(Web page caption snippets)
---

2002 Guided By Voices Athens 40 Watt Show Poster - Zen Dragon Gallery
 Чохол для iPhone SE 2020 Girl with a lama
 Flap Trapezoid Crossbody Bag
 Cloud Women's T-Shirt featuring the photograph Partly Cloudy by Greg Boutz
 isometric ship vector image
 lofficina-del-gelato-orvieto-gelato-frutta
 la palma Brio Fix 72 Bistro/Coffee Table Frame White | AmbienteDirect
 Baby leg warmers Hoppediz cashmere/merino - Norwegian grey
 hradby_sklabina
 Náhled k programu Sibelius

---

### Task description
Please set down, with no changes, the line that contains "Cloud Women's T-Shirt" and all the lines after it until the entries end; write nothing besides them.

### Answer to the exercise
 Cloud Women's T-Shirt featuring the photograph Partly Cloudy by Greg Boutz
 isometric ship vector image
 lofficina-del-gelato-orvieto-gelato-frutta
 la palma Brio Fix 72 Bistro/Coffee Table Frame White | AmbienteDirect
 Baby leg warmers Hoppediz cashmere/merino - Norwegian grey
 hradby_sklabina
 Náhled k programu Sibelius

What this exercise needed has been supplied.